Now before I go on, I trust that you Serious Eaters will not be giving my wife any lip about a lack of will power. I don't want anyone asking her how the desire for tasty crustacean comestibles somehow trumped her health and ethics, or asking her if there are any other promises she's made that she plans on breaking in the future. We'll have none of that, ok?
Thing is, I don't blame her. I love crab with an undying passion. Sweet and tender, with the aroma of the ocean and a tenderness that lobster only aspires to. And in cake form—warm and tender with a buttery aroma and just a touch of tartar sauce, it's even better. At least, is should be better.
The sad truth is that most crab cakes stink. Literally. The vast majority out there are made with canned, pasteurized crab meat which instantly takes them out of "sweet and succulent" territory and into "fishy and please god take that smell away from me" land.

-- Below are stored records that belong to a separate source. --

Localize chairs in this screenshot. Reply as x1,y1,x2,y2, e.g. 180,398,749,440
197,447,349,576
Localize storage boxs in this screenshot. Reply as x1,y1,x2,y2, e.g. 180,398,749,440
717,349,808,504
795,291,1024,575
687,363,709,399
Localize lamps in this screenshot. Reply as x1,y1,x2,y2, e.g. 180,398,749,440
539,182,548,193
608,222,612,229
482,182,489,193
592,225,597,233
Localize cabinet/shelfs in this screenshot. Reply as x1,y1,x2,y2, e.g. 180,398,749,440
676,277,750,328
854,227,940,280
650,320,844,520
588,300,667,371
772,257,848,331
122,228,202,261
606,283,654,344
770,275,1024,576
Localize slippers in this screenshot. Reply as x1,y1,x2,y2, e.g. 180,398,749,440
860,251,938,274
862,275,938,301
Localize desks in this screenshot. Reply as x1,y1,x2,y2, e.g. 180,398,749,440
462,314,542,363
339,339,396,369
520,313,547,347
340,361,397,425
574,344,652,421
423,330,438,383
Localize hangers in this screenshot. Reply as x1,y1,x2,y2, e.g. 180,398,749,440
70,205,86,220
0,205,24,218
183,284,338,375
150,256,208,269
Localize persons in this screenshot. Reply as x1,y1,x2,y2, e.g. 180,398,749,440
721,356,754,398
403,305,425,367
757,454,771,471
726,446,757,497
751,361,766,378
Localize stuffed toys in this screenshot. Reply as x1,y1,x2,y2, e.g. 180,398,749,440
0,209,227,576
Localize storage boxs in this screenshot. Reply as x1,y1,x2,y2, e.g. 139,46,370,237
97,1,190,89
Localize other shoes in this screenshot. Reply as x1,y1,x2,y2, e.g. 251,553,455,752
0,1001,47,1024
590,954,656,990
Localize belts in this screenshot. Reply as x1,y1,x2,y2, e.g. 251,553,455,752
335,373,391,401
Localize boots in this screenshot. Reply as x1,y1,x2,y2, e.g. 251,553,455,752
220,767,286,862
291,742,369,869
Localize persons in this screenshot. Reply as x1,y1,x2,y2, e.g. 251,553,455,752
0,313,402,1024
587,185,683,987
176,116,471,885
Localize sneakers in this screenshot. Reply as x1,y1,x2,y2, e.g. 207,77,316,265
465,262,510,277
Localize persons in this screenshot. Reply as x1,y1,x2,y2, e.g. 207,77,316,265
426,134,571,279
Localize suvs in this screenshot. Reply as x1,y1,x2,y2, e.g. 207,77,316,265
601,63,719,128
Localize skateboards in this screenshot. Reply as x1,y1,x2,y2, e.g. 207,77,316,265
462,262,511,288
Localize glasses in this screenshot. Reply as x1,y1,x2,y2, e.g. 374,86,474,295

Then we've got those crab cakes that are more cake than crab, packed with pasty binders and bland fillers. Or you may run into the kind that's so heavily coated in bread crumbs that they may as well be called vaguely-crab-scented-croquettes.
If my wife is going to break her vows, it had damn well better be for the best possible crab cakes out there. I made it my mission to make them.
Getting Good Crab
The first problem with most crab cakes is the crab itself. It's easy to find picked blue crab meat (the only crab variety for crab cakes!) in pasteurized tubs, but the stuff is fishy smelling, wet, and already overcooked. Without good crab to start with, you can't make good crab cakes.
What you want to look for is fresh-picked lump or jumbo lump crab meat. Crab season on the eastern seaboard runs from spring through late fall, and on-season, it's relatively easy to find crab at a good seafood retailer, or to order it online from a number of sources. Off season, it's not quite so easy, but a good retailer should be able to order you some from South American sources.
Your best bet? Just hope that you don't get a hankering for crab cakes in the off season.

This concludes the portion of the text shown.